# Feeding horse once a day instead of twice?



## Blazeeofglory (Jul 14, 2013)

Hi guys!

I am deciding to move one of my horses from a boarding facility to my own property. I normally feed him twice a day, 1 3QT scoop of mana pleasure 12 and 1 flake of TNA hay and my other horses on my property get full access to a round bale and also get fed once a day in the evening. So i am going to move him to once a day feeding, how should i go about this? Just lessen his am feed slowly before the move?

Thanks!
_Posted via Mobile Device_


----------



## Horseychick87 (Feb 5, 2014)

Yes, I'd slowly decrease the am feed and if you'll still be feeding the same amount just in one feeding I'd slowly add that to the evening feed.

Horses really shouldn't have more then 4 pounds of any concentrated feed or grain in one meal, but sometimes that is what is done.

How much does that one scoop weigh?


----------



## mred (Jan 7, 2015)

Agree, Horsey. Remember, I assume that he will also have full access to hay. Watch his weight. He may not need as much feed. I don't know if it makes a difference, but I only feed once during the summer. I think it is better in the late afternoon, due to heat. Someone might have comment about this.


----------



## Allison Finch (Oct 21, 2009)

I greatly dislike once a day feeding. I prefer three small feeds to even two. It is so much better for them not to get a gut load of high octane nutrients at once. 

But if you must, yes, you need to wean them off of two feedings. 

What are they feeding and how much, would be my worry. Hopefully, they don't throw a huge amount of feed at them this way.


----------



## Blazeeofglory (Jul 14, 2013)

mred said:


> Agree, Horsey. Remember, I assume that he will also have full access to hay. Watch his weight. He may not need as much feed. I don't know if it makes a difference, but I only feed once during the summer. I think it is better in the late afternoon, due to heat. Someone might have comment about this.


I am in florida, so it is extremely hot during the day. And yes, he will get full access to hay.
_Posted via Mobile Device_


----------



## Dreamcatcher5 (May 15, 2012)

My horses get fed once a day, in the evening. They get hay in the morning which will last them through most of the day, and their feed in the evening, along with some more hay for the night. This is my winter feeding routine. The horses are healthy, happy, and in good weight. Their feed consists of mainly sugar beet and copra (coconut meal), though, along with a small scoop of cereal feed. 
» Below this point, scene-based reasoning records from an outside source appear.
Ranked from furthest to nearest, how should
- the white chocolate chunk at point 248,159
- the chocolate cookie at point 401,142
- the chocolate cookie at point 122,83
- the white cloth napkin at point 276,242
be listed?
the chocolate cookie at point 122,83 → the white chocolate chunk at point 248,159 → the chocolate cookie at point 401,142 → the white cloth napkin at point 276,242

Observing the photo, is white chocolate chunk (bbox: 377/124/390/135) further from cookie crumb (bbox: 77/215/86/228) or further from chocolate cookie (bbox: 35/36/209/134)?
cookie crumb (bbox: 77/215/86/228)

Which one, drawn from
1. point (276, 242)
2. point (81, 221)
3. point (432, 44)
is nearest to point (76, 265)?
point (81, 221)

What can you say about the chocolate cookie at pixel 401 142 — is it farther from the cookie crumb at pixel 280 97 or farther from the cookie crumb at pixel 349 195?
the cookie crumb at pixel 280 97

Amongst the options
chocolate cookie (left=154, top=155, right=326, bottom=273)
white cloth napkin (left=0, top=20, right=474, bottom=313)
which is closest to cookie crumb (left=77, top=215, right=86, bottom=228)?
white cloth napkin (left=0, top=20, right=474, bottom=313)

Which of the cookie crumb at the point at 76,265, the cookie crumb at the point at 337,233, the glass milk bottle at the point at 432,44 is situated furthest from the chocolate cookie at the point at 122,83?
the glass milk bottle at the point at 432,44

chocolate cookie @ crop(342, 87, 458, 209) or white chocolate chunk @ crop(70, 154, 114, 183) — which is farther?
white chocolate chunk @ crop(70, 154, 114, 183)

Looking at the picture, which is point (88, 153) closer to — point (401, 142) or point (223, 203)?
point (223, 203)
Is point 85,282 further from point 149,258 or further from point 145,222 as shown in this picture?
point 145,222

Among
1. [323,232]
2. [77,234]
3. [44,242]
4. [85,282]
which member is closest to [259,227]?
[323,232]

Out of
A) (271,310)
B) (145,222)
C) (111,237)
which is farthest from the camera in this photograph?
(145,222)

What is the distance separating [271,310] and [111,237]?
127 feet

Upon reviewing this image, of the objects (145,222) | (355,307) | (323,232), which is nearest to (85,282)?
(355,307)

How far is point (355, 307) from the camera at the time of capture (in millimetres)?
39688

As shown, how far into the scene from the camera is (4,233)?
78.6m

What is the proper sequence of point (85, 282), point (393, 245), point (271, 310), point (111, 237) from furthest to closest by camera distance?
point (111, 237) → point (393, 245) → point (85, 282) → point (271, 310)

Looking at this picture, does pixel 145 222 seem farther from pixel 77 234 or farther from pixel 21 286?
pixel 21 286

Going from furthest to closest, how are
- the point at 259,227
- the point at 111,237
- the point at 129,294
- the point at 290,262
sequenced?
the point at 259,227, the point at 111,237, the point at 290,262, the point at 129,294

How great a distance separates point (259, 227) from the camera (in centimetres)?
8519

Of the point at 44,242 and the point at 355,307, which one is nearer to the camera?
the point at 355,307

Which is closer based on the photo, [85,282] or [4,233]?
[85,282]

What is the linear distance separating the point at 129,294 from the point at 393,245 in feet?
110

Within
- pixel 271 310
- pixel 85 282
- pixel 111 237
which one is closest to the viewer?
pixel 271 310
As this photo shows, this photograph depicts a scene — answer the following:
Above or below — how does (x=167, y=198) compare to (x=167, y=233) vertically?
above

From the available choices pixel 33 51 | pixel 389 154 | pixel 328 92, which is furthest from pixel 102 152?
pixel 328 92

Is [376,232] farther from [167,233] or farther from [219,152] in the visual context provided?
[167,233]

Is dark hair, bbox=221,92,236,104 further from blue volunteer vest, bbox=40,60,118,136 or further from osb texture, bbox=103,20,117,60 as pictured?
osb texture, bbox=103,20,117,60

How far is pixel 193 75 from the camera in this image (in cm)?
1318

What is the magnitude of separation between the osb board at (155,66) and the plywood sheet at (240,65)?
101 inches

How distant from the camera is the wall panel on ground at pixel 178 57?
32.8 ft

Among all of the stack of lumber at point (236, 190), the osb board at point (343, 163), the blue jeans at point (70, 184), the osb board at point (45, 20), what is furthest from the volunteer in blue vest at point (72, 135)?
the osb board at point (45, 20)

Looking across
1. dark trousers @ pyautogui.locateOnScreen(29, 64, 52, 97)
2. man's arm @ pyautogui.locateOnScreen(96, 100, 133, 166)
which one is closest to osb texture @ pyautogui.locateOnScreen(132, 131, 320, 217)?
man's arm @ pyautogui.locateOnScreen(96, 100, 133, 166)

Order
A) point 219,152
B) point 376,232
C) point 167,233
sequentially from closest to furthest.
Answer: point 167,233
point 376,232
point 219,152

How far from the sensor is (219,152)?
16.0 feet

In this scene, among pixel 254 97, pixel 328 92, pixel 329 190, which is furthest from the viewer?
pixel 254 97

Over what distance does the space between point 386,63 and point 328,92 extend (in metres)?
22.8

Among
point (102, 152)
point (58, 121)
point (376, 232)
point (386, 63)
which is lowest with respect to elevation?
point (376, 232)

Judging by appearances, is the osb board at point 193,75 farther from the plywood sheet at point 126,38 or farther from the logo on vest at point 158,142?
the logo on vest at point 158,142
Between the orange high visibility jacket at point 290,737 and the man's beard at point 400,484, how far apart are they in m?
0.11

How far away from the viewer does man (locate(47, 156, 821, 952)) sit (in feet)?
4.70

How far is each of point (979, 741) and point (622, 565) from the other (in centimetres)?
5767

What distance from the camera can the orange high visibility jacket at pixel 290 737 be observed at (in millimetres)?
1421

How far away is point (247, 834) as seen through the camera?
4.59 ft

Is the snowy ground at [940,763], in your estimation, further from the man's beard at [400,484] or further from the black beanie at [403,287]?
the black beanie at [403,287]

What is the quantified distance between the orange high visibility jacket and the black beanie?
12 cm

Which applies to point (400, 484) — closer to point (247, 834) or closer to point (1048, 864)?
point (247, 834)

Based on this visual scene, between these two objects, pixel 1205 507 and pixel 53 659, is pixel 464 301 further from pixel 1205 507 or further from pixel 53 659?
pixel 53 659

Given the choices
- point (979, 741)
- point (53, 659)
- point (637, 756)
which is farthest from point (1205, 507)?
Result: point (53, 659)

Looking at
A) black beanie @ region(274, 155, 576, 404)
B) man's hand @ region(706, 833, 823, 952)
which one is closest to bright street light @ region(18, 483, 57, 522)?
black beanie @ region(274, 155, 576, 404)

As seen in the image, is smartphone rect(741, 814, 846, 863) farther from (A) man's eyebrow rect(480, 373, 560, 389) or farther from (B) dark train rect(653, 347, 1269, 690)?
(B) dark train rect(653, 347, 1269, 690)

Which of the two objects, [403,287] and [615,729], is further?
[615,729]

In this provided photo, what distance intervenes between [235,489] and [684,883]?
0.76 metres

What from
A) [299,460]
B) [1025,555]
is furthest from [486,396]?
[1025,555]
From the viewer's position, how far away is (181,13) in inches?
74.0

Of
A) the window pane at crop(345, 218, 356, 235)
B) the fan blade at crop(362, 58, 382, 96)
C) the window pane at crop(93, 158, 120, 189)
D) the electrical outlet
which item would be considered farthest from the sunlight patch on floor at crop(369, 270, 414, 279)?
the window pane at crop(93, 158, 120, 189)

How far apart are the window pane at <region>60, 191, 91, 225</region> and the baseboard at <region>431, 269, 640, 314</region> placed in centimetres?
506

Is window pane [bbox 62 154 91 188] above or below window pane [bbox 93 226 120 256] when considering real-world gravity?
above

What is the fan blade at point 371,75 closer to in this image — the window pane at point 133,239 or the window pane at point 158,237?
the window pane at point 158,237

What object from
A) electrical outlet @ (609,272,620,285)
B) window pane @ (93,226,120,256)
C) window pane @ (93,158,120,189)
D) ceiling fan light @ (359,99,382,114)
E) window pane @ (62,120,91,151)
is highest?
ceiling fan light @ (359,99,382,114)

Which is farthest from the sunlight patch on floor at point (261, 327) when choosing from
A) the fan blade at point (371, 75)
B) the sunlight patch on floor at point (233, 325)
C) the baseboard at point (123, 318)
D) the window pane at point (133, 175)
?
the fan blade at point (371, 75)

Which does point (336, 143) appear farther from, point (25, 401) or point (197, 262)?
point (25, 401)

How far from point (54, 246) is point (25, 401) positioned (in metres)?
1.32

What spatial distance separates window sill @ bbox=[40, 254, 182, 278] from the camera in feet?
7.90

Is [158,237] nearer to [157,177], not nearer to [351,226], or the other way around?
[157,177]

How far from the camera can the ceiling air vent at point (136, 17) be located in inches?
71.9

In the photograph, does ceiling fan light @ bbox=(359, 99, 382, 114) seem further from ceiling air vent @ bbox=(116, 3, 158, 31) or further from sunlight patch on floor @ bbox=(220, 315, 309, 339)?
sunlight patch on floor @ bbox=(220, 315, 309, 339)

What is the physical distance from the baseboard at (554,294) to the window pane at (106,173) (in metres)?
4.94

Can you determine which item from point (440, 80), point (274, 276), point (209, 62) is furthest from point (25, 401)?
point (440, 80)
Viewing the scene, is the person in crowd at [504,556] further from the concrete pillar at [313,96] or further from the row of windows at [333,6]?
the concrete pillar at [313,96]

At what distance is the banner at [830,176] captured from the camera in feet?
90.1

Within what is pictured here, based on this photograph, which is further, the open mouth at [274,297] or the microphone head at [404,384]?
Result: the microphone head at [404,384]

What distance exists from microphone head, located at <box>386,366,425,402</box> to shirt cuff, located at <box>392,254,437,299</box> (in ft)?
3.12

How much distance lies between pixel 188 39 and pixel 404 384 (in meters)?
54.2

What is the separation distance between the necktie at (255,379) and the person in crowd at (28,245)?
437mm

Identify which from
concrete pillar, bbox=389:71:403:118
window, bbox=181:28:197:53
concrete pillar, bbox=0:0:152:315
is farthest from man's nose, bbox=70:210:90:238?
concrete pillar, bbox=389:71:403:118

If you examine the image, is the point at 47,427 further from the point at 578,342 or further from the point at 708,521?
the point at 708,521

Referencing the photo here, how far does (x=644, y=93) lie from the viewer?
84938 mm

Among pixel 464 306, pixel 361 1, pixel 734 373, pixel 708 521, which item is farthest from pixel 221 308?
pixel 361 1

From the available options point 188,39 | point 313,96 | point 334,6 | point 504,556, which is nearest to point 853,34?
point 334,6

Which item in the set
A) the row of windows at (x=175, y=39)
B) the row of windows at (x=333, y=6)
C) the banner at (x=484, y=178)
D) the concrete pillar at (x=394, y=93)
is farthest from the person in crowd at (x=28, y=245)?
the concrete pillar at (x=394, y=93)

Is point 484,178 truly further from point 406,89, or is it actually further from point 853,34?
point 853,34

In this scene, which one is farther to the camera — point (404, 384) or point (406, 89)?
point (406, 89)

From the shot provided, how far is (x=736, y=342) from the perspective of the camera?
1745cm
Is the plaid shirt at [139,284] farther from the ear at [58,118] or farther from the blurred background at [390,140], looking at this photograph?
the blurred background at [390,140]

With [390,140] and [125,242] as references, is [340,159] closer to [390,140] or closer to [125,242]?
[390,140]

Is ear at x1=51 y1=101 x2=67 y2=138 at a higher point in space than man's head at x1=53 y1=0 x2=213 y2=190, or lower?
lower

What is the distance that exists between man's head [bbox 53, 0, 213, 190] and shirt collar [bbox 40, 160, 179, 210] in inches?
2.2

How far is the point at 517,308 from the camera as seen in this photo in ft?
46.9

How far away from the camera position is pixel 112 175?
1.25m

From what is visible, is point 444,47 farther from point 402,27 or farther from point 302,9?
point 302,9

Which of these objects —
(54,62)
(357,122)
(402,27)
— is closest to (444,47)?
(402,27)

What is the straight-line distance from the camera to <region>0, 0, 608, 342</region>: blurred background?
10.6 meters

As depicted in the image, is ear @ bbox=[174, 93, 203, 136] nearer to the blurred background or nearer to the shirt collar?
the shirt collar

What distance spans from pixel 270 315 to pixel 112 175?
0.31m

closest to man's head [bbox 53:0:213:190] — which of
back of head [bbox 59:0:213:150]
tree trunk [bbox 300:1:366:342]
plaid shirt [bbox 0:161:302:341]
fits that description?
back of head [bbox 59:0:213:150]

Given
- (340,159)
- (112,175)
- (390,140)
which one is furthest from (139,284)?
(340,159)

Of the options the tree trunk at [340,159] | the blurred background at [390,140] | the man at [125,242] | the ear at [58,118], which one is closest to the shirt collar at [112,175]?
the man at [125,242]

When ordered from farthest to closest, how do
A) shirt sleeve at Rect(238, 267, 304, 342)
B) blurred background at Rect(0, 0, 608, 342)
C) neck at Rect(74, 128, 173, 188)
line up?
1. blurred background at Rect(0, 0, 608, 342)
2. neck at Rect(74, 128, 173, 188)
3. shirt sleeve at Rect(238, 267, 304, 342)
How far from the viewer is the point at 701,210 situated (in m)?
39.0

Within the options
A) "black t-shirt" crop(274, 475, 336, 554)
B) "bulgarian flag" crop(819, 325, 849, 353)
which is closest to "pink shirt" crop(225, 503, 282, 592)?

As was said by the other posters, it greatly depends on what your horse is getting fed. My horses are fine with their feeding routine, but others may not be. It all depends on the horse and it's diet.


----------



## loosie (Jun 19, 2008)

Hi,

If you can only feed once daily, keep it small in quantity & low carb/grain. Meals should be kept small & at least 2-3 feeds daily is important if you're feeding rich stuff - fewer 'side effects' when little & often.

If it's a Manna Pro feed, is it the 'Sweet 10'? Only one I could see that mentioned pleasure horses. This is a grainy(with corn first ingredient) sweetfeed and I wouldn't be feeding it at all actually. Think high octane junk food. With a few vitamins added - Macca's for horses! 

Instead, if he needs more calories than free choice hay can provide, a healthy, low carb, high fibre alternative such as alfalfa, beet pulp, etc. If he only needs the nutritional boost, not extra condition, then an appropriate ration balancer or other vitamin/mineral supp should do the trick.


----------



## Blazeeofglory (Jul 14, 2013)

He was on a stock sweet feed with his previous owners. I have since switched him to this:









It is not a sweet feed, i got off that as soon as i could! Lol!
_Posted via Mobile Device_


----------



## loosie (Jun 19, 2008)

Didn't come up on their website. Maybe a new feed? Depends what it is as to how good/bad or indifferent it may be.


----------



## JCnGrace (Apr 28, 2013)

Mine only get fed once a day and even then it's only a dab of oats (summer feed). Keeps them in the routine of being in the barn at a certain time every day so that I can make sure they're all alive and well. Of course they have pasture 3 seasons of the year a free access hay the other so they aren't lacking any meat on their bones. 

As long as you're not having to overfeed at that one meal there's nothing wrong with it. If you find your horse is losing weight from only 1 meal then you'll need to add back another one instead of continually increasing the one feeding.


----------



## verona1016 (Jul 3, 2011)

I couldn't find that feed on MannaPro's website, but did find it here: Manna Pro Horse Feed, Manna Pro Equine Feed, Pleasure 12% horse Feed, Manna Pro Pleasure 12% Feed, Feed for the maintenance of mature horses, Pelleted Horse Feed, Feed with Polysaccharide complex minerals, 12% protein, 4 % fat, 22% fiber

If that's accurate, I would recommend looking for another, higher quality feed. Anything with peanut hulls as an ingredient is a big red flag for me, as these are indigestible for horses and just bulk up the feed. This is a sweet feed, since technically any feed with added molasses is a sweet feed, but it's really the overall NSC (sugar/starch) level that matters. Most of the lower quality feeds don't publish their NSC levels. Based on the other ingredients, I'd guess the sugar/starch level is quite high.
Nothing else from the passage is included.